By Tobi Elkin on October 16, 2017
Kyrylo “Kip” Pogrebenko holds one of the most in-demand jobs in the world right now and fortunately for us, he’s plying his skills and intellectual curiosity at Impact Radius. In fact, IBM projects that the demand for data scientists will jump by 28% by 2020. We wanted to share more about Kip and what a data scientist actually does so we sat down to speak with him.
[TE]: What exactly does being a data scientist entail?
KP: Being a data scientist entails an understanding of the business and ecosystem involving data, an understanding data, and translating data into actionable insights by using extensive research, predictive analytics, and machine learning techniques.
It’s about finding actionable insights. There’s also a predictive component to it–you take historical data and you’re trying to predict certain metrics, and then you get actionable insights.
[TE]: What’s a typical day and typical week like?
KP: Very often I work with software engineers, data engineers, and product managers, converting proof of concept solutions into their production counterparts. I get involved in internal discussions with client-facing teams in order to learn about issues our clients may face. We work to make continuous improvements to the algorithms.
We identify false positives such as when our algorithm flags an incidence of fraud when, in fact, it’s not. We also identify false negatives which is when a test result indicates that there’s no incidence of fraud, but there actually is. Rooting out false positives and negatives improves accuracy, which ultimately improves the algorithm’s performance and ability to accurately identify fraudulent activities. This is a big part of a data scientist’s job. There are no perfect algorithms; they can’t catch everything.
I’m also working on compliance issues to meet industry standards, such as the MRC [Media Ratings Council] certification. The MRC is an industry body that oversees advertising measurement in ad tech and martech.
[TE]: What are some misconceptions that people may hold about data scientists?
KP: One of the biggest misconceptions is that data scientists excel because of their extensive knowledge of various algorithms and theories behind them. Although this is true, it’s not the only requirement.
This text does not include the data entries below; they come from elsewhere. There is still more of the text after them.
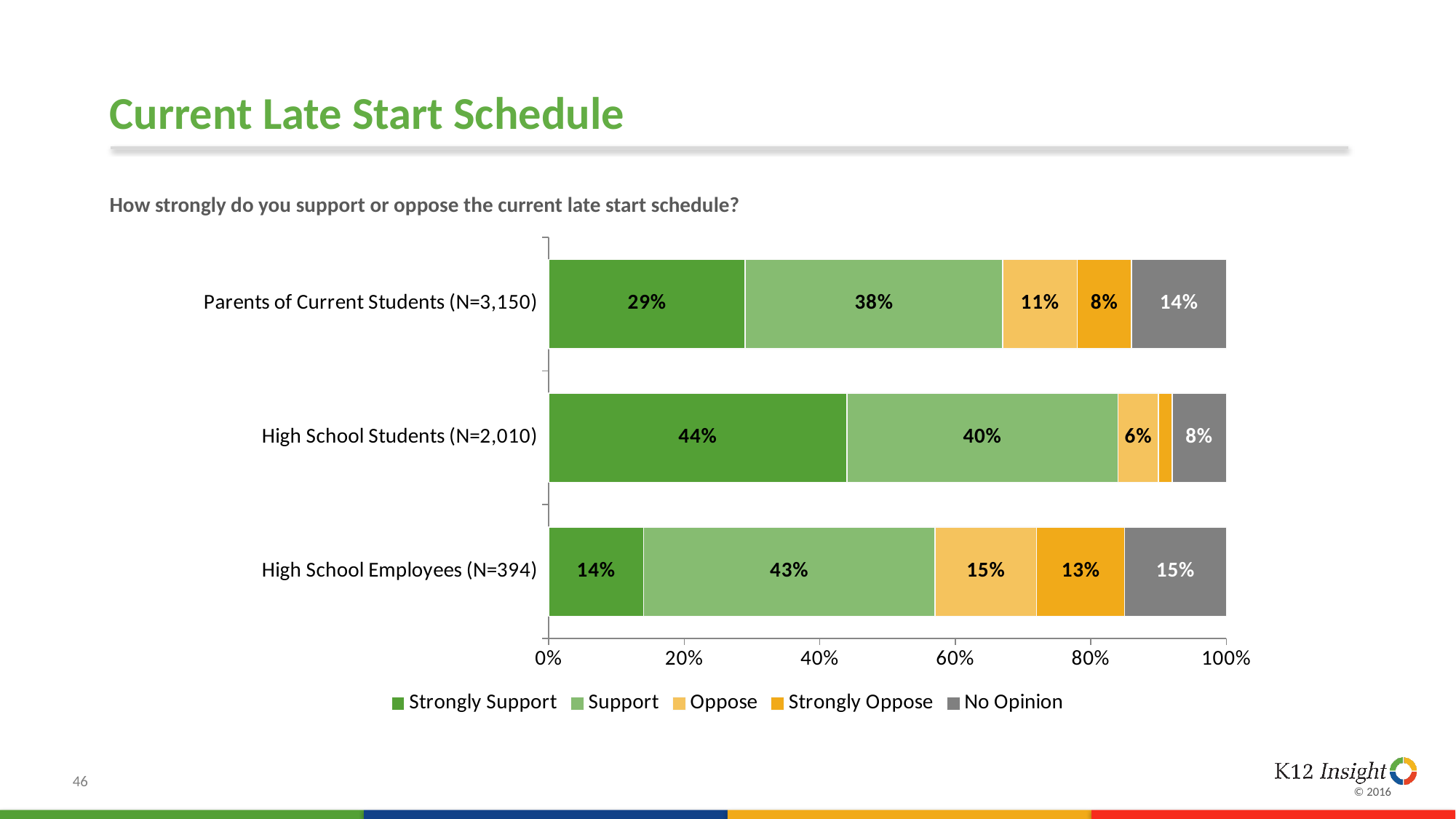
What kind of chart is shown on the slide? Stacked bar chart What percentage of High School Employees (N=394) chose Support? 43% What percentage of Parents of Current Students (N=3,150) Strongly Support the current late start schedule? 29% What percentage of High School Students (N=2,010) chose No Opinion? 8% What is the difference between the Strongly Support percentages for High School Students (N=2,010) and Parents of Current Students (N=3,150)? 15% Which group has the highest Strongly Support percentage? High School Students (N=2,010) Which group has the lowest Strongly Support percentage? High School Employees (N=394) How many respondent groups are shown on the chart? 3 Which is larger: the Oppose percentage for High School Employees (N=394) or for Parents of Current Students (N=3,150)? High School Employees (N=394) What percentage of High School Employees (N=394) Strongly Oppose the current late start schedule? 13% What is the total of the stacked bar for High School Employees (N=394)? 100% How many series does the legend list? 5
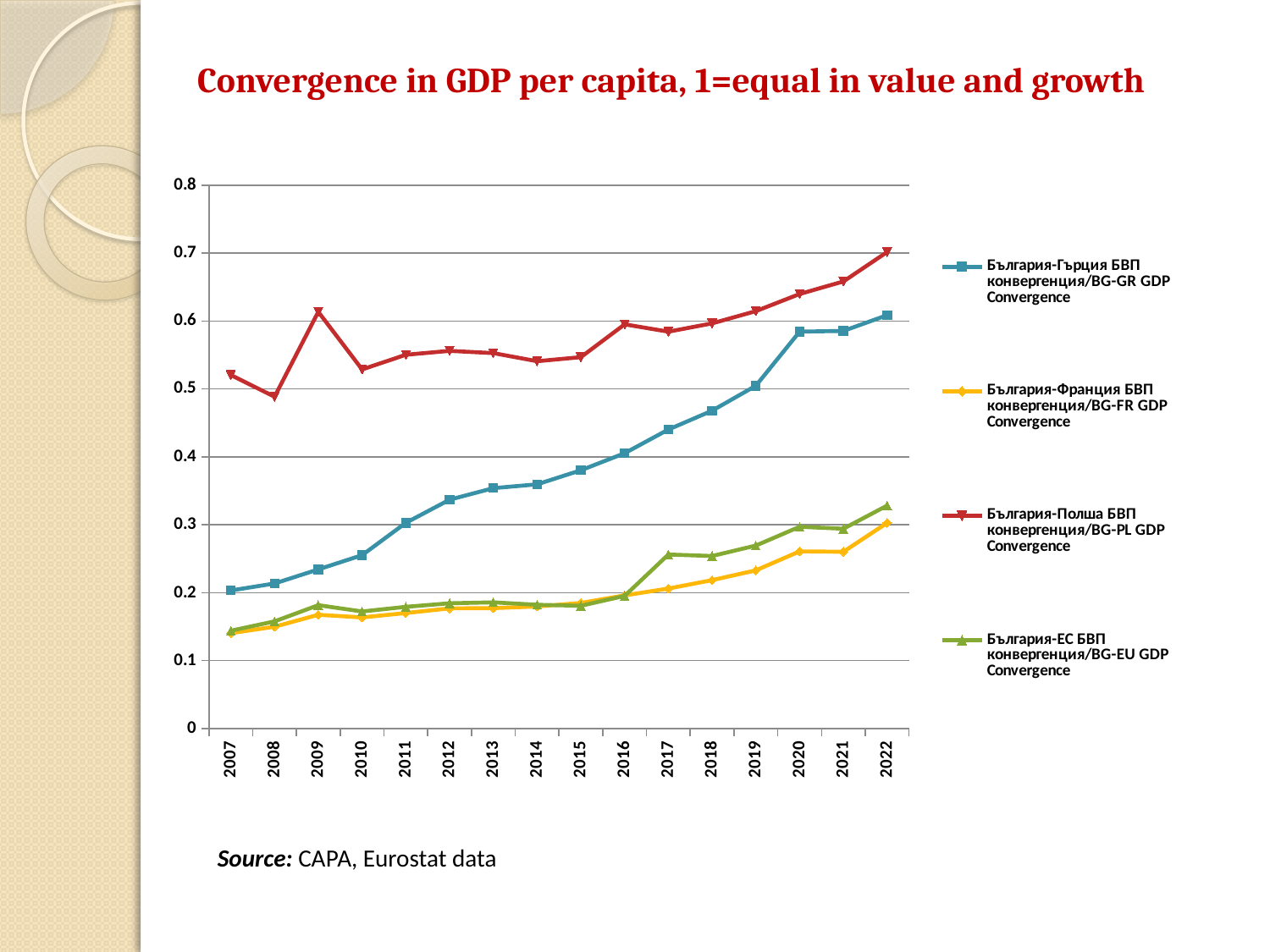
How many series does the legend list? 4 Which series has the highest value in 2022? България-Полша БВП конвергенция/BG-PL GDP Convergence What is the title of the chart? Convergence in GDP per capita, 1=equal in value and growth In 2015, which is larger: the value for BG-GR GDP Convergence or BG-EU GDP Convergence? BG-GR GDP Convergence Is the value for BG-PL GDP Convergence in 2007 greater or less than 0.5? greater Is the value for BG-GR GDP Convergence in 2020 greater or less than 0.5? greater Is the value for BG-FR GDP Convergence in 2007 greater or less than 0.2? less Which series has the lowest value in 2017? България-Франция БВП конвергенция/BG-FR GDP Convergence How many years are plotted along the x axis? 16 Does the BG-GR GDP Convergence series generally rise or fall from 2007 to 2022? rise What kind of chart is shown on the slide? line chart What source is cited below the chart? CAPA, Eurostat data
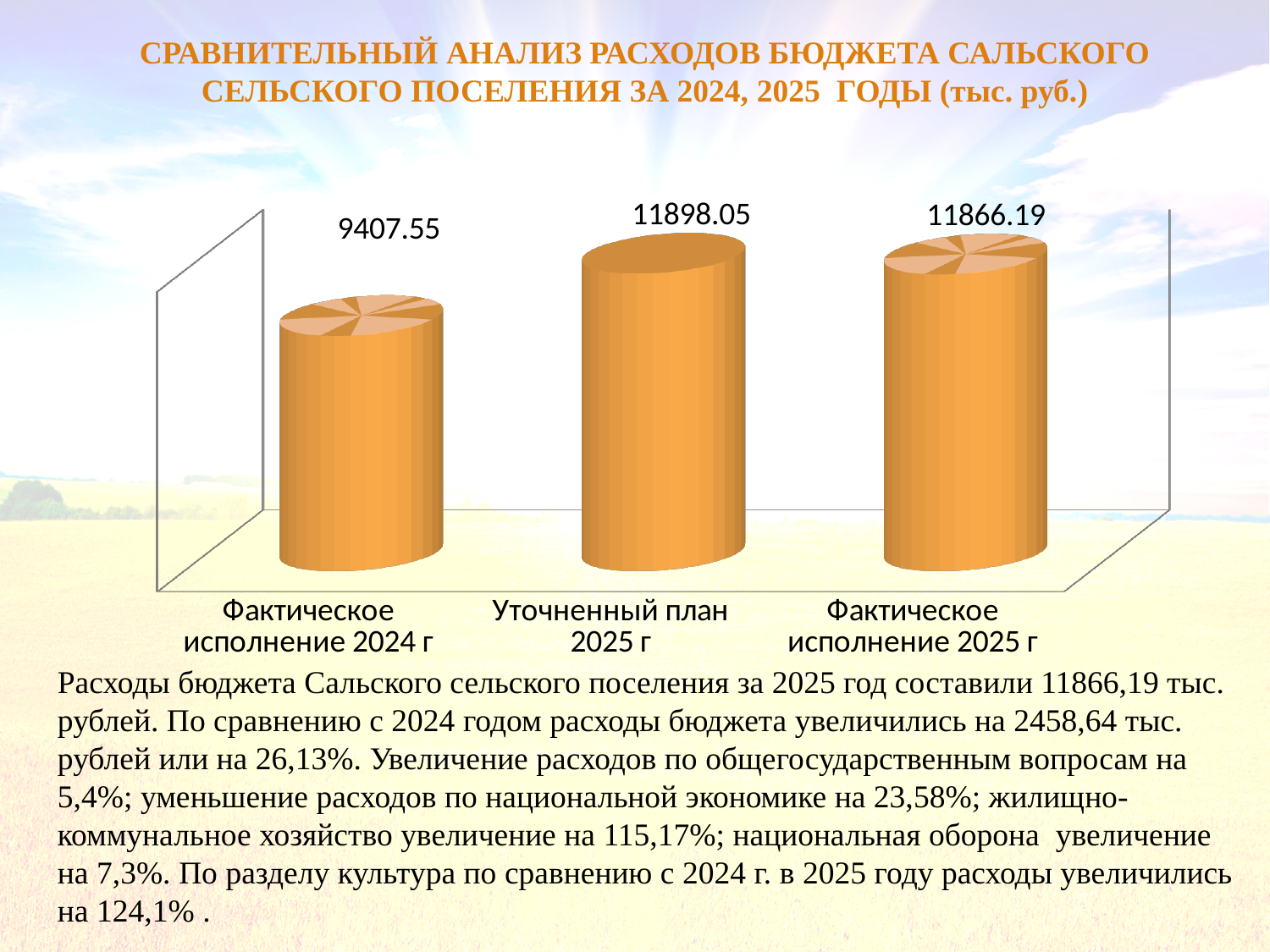
What is the value for Фактическое исполнение 2024 г? 9407.55 What is the difference between Уточненный план 2025 г and Фактическое исполнение 2025 г? 31.86 Which is larger: Фактическое исполнение 2024 г or Уточненный план 2025 г? Уточненный план 2025 г What is the value for Фактическое исполнение 2025 г? 11866.19 What is the value for Уточненный план 2025 г? 11898.05 How many categories are shown in the chart? 3 What is the difference between Уточненный план 2025 г and Фактическое исполнение 2024 г? 2490.50 Which is larger: Фактическое исполнение 2024 г or Фактическое исполнение 2025 г? Фактическое исполнение 2025 г Which category has the lowest value? Фактическое исполнение 2024 г What unit of measurement is stated in the slide title? тыс. руб. What is the difference between Фактическое исполнение 2025 г and Фактическое исполнение 2024 г? 2458.64 What kind of chart is shown on the slide? Bar chart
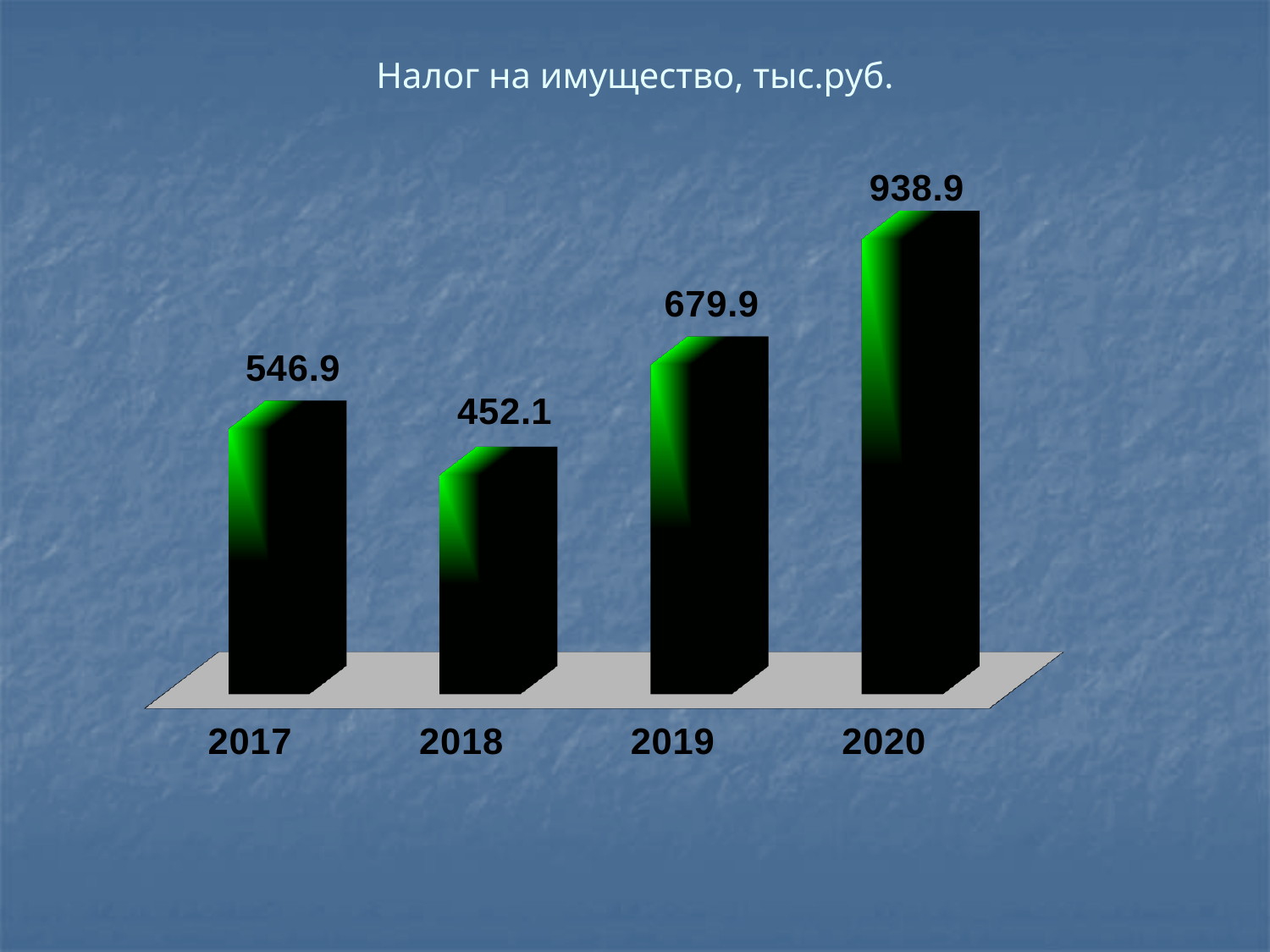
What kind of chart is this? bar chart What is the value for 2020? 938.9 What is the value for 2018? 452.1 Which is larger, the value for 2017 or the value for 2019? 2019 Which year has the highest value? 2020 What is the value for 2019? 679.9 What is the difference between the values for 2017 and 2018? 94.8 What is the difference between the values for 2020 and 2019? 259.0 Which year has the lowest value? 2018 What is the title of the chart? Налог на имущество, тыс.руб. How many years are shown on the chart? 4 What is the value for 2017? 546.9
Data scientists spend the majority of their time on cleaning data and creating features for various algorithms.
Different algorithms can be applied to the same problem but there is no “one-size-fits-all” solution out there. What’s important is the set of features that go into an algorithm. The performance of one algorithm over another is based on the set of features used and the quality of those features.
Our process is very creative and it improves the performance of algorithms.
[TE]: What’s the difference between data scientists and other professionals who work with data–for example, data engineers and data analysts?
KP: Data engineers and data analysts also work with data. Although all three functions are interconnected, there is a conceptual difference between data scientists and the rest.
The goal of data science is providing strategic and actionable insights into the data, whereas data analysts primarily deal with the issues that we are aware of and their impact. As such, a data analyst typically deals with already established sources of data, often consolidated into one relational system. In contrast, a data scientist examines and evaluates various sources of data, usually disconnected. While the skillsets of both professionals overlap a lot, they differ at the same time. One of the main differences is that data scientists are trained in the field of machine learning and research.
[TE]: What’s your best advice to someone interested in working as a data scientist? Any tips for landing a job?
KP: I would say there is no set path to follow to become a data scientist. Obviously, though, a data scientist must possess natural curiosity, coupled with an ability to use it when solving issues that a business may face. A data scientist translates business problems to the language of formulas and algorithms. Formal education in a quantitative field is an essential requirement, as well as solid programming experience, and excelling in at least one of the languages that’s widely used in the industry, like Python.
A general understanding of modern concepts of data processing systems, such as Apache Hadoop and Apache Spark, is a must. Today’s demand for data scientists is high and will be higher in the future, but it doesn’t mean that landing a job will be easy. Often, during interviews candidates, are given open-ended problems to see how they cope in a high pressure environment to come up with solutions. While it’s preferable for data scientists to hold a graduate level degree (M.S., Ph.D., etc.), it’s not an absolute requirement.
[TE]: What degrees do you have?
KP: I have a computer science degree from Ukraine, and a Bachelor’s of Business Administration in Statistics and Quantitative Modeling from Baruch College in New York.
[TE]: What do you like about being a data scientist?
KP: It’s like a never-ending adventure — I like the sense of constantly discovering new things. Sometimes you think you know everything about a piece of data and you make a new discovery. There are lots of unexpected things that happen. Then you’re trying to explain the logical connections in the data, and the connection between the algorithm and its results.